In the meeting held on 26 December 2023, Vedanta Group not only acknowledged that the Bicholim block was earlier operated by one of its subsidiary companies but also produced year-wise production details from the mining lease from 1994 onwards, including details of the sites where waste materials were being disposed of. It further submitted an undertaking that it had not done any illegal mining in Bicholim in the past.

“The Project Proponent [Vedanta Limited] also submitted that the Block-I Bicholim Mineral Block was earlier operated by Sesa Mining Corporation Ltd. (SMCL), formerly known as Dempo Mining Corporation Ltd. Pursuant to Supreme Court Judgment in Goa Foundation order dated 07.02.2018, all the mining leases granted by the State Govt. were canceled. Thereafter, the State Govt., in terms of the said order and as per the provisions of MMDR Act, put this block for auction as a fresh lease grant,” state the minutes of the EAC meeting held on 26 December 2023.

A questionnaire was emailed to the Directorate of Mines & Geology, asking, amongst other queries, as to the reasons behind submitting that Vedanta Group was not the erstwhile lessee of Bicholim while the company itself acknowledged that the block earlier belonged to its subsidiary company, Sesa Goa. No responses had been received at the time that this article was published. This article will be updated as and when we receive any response.

Prior to Goa’s independence from colonial rule in 1961, the Portuguese government had awarded mining rights of mineral blocks through instruments called “concessions” for perpetuity without any finite mining lease period. The Congress government under former Prime Minister Rajiv Gandhi enacted a law in 1987 which abolished the “concessions” but declared those same concessions as “leases”.
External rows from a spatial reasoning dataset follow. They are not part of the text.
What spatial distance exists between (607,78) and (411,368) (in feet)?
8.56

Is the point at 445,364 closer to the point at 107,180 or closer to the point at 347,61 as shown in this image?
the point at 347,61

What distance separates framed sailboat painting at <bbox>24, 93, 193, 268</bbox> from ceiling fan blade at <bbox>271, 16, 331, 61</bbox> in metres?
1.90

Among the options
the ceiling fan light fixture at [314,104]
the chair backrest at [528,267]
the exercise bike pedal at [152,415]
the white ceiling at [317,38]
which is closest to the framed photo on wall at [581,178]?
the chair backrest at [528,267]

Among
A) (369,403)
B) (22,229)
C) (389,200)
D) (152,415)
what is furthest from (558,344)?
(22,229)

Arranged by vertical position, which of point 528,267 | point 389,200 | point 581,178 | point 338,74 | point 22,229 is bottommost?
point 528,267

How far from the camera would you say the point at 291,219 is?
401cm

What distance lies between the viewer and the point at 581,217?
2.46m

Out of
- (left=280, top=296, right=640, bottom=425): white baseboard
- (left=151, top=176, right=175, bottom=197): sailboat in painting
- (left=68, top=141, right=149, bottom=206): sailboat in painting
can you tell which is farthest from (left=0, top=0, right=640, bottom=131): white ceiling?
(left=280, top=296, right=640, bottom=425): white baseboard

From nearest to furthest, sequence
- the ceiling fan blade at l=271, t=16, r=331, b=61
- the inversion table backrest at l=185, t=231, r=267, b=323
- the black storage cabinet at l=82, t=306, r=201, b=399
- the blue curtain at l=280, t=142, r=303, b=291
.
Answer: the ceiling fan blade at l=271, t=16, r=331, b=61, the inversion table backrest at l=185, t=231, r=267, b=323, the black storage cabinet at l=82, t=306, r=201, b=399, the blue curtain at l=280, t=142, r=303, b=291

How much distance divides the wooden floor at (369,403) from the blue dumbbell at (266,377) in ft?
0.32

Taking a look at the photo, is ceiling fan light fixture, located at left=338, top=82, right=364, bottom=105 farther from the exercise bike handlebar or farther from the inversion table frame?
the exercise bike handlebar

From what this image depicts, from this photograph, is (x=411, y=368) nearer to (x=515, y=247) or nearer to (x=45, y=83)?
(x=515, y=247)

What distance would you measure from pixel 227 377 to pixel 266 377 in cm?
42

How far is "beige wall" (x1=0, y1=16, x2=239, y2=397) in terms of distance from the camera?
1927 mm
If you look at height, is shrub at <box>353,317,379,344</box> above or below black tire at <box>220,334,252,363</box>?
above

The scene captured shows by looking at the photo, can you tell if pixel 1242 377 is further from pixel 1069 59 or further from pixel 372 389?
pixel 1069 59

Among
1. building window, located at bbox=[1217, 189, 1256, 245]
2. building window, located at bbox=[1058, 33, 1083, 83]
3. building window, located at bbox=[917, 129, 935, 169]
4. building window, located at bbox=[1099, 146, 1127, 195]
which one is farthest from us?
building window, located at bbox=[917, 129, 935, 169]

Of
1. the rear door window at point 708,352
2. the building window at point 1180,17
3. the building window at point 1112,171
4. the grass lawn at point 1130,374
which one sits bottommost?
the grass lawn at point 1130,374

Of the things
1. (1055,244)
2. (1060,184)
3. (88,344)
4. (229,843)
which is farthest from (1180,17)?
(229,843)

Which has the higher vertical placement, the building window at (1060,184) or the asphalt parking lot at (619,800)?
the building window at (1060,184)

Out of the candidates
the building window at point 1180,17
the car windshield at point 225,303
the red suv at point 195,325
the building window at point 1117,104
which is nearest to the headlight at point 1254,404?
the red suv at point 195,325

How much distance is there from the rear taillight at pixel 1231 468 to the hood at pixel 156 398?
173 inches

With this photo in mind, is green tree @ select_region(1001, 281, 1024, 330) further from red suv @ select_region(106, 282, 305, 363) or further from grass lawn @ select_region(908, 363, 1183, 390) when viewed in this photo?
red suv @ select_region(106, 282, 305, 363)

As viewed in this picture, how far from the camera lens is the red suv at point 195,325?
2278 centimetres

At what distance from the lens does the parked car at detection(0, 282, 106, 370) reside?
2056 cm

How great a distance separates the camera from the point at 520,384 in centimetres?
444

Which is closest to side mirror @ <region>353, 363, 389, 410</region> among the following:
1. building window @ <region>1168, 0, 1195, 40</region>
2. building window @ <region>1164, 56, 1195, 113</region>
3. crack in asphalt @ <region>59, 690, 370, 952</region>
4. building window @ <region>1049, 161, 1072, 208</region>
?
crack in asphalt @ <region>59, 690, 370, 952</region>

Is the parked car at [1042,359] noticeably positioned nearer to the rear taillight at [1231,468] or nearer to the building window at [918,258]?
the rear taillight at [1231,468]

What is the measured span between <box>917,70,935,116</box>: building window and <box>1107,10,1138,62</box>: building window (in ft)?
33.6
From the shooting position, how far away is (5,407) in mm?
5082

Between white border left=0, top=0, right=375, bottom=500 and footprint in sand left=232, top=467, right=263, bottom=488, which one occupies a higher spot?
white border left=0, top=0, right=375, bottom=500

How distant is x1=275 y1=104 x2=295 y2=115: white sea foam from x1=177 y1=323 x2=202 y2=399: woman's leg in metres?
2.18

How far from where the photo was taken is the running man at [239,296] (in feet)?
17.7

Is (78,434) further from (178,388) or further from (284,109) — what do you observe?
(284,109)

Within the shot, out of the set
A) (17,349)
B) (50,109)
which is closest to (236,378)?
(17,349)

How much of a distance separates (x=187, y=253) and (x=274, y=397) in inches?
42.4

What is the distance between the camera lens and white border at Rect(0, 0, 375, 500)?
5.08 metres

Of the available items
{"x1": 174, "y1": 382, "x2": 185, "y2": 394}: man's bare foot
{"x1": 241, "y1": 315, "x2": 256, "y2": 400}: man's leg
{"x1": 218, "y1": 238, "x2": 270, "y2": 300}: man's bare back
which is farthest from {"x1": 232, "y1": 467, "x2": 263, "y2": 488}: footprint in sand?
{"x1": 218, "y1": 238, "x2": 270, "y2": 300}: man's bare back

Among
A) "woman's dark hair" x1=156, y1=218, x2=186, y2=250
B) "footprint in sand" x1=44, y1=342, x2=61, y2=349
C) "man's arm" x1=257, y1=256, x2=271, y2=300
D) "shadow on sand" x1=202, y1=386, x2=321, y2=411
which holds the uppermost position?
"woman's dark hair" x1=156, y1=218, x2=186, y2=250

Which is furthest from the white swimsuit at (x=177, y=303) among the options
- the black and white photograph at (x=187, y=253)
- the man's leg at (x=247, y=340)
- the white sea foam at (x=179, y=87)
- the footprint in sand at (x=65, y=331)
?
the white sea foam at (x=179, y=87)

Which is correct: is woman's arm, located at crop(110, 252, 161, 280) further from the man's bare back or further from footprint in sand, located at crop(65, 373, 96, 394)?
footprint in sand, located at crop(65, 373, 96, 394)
The Supreme Court of India issued a landmark judgment in April 2014, based on a petition filed by Goa Foundation, saying that all mining activities in operation in Goa after the year 2007 were to be deemed illegal. However, instead of issuing new leases through a transparent system of auction, the state government renewed 88 of the existing leases following the apex court verdict. But, in February 2018, the Supreme Court nullified the Goa government’s decision to renew those 88 leases, including Vedanta Group’s Bicholim, which was then under the name of a particular lease number, project.

After being re-elected to power in March 2022, Pramod Sawant’s government floated a tender to auction four Goa iron ore blocks in which Vedanta won the Bicholim block. The tenders floated in September 2022 were the first instance that mineral blocks were “auctioned” in the coastal state. Nonetheless, the auction took place without the Goa government implementing a policy for the grant of mining leases, which was criticized in many circles.

A questionnaire was emailed to the Vedanta Group, asking, amongst other queries, why the company chose to indicate the Goa iron ore mine as a greenfield project while carrying out the EIA. No response had been received at the time that this article was published. The article will be updated as and when we receive any response from the company.